CONSIGNE 1:
Renvoyez telles quelles toutes les lignes des enregistrements, en omettant les images.

DOCUMENT:
◆ ◆ ◆ ◆
À l’autre bout du fil, sa voix est vive et chaleureuse. On y devine parfois un accent discret, une nuance du sud, comme une résonance de ses Pyrénées natales. Elle précise d’emblée, « je viens de Bagnères-de-Bigorre », comme on revient à une source. Fille d’artistes – mère danseuse, père organiste, tante violoncelliste –, Solène Wachter grandit entourée de musique, de mouvement, de scène. « Chez nous, on chantait, on jouait, on dansait. La pratique de l’art était là, tout simplement. » Elle commence par la pratique, bien avant d’être spectatrice, comme une évidence. « J’ai toujours eu besoin de bouger, de chanter. C’était naturel, comme un prolongement de moi. »
Un corps qui pense

Très jeune, elle entre au Conservatoire National Supérieur de Paris, à seulement seize ans. Elle y découvre la rigueur technique. « C’était une formation très physique, très codée, qui m’a permis d’acquérir des outils solides en tant que danseuse et interprète. » Puis, elle poursuit à P.A.R.T.S., à Bruxelles et s’ouvre à un autre monde. « J’ai découvert des formes très diverses de danse contemporaine, une pensée du mouvement. Cette formation étant plus accès sur la chorégraphie et la composition, cela m’a permis de m’ouvrir de manière plus large au milieu culturel actuel. » C’est à ce moment qu’elle commence à écrire, à réfléchir au langage de la scène, à l’adresse au public. « J’ai eu besoin de poser un regard, de penser à ce que je faisais. J’avais envie d’être autrice autant qu’interprète. »
Ce besoin se précise par les spectacles qu’elle voit, les rencontres qu’elle fait. « Il y a eu un moment où le corps et l’esprit se sont vraiment connectés. Où l’envie d’inventer, de chercher, de déconstruire est devenue centrale. »
Le choc des rencontres
D’abord, il y a Boris Charmatz, qui la fait entrer dans 10 000 gestes en 2018. « C’étaient mes premiers pas dans le monde professionnel. Avec Boris, le mouvement part d’une nécessité, d’un élan vital. Il place l’interprète comme un·e artiste à part entière. » Depuis, elle continue à travailler avec lui, dernièrement dans Liberté Cathédrale ou Cercle.
◆ ◆ ◆ ◆
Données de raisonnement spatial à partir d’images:
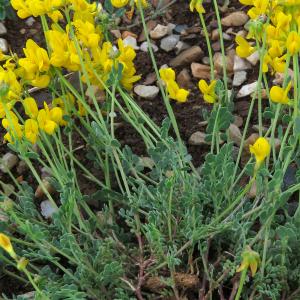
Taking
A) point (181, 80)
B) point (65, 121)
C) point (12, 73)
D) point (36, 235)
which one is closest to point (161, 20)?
◆ ◆ ◆ ◆
CONSIGNE 2:
Dites si chacune de ces affirmations concorde avec le texte sur Solène Wachter, en répondant oui ou non et en citant les mots décisifs du texte : (a) elle entre au Conservatoire National Supérieur de Paris à seize ans ; (b) sa mère était violoncelliste ; (c) Boris Charmatz la fait entrer dans 10 000 gestes en 2020.

RÉPONSE RÉDIGÉE 1:
Taking
A) point (181, 80)
B) point (65, 121)
C) point (12, 73)
D) point (36, 235)
which one is closest to point (161, 20)?

RÉPONSE RÉDIGÉE 2:
(a) Oui : « Très jeune, elle entre au Conservatoire National Supérieur de Paris, à seulement seize ans. »
(b) Non : « mère danseuse, père organiste, tante violoncelliste »
(c) Non : « D’abord, il y a Boris Charmatz, qui la fait entrer dans 10 000 gestes en 2018. »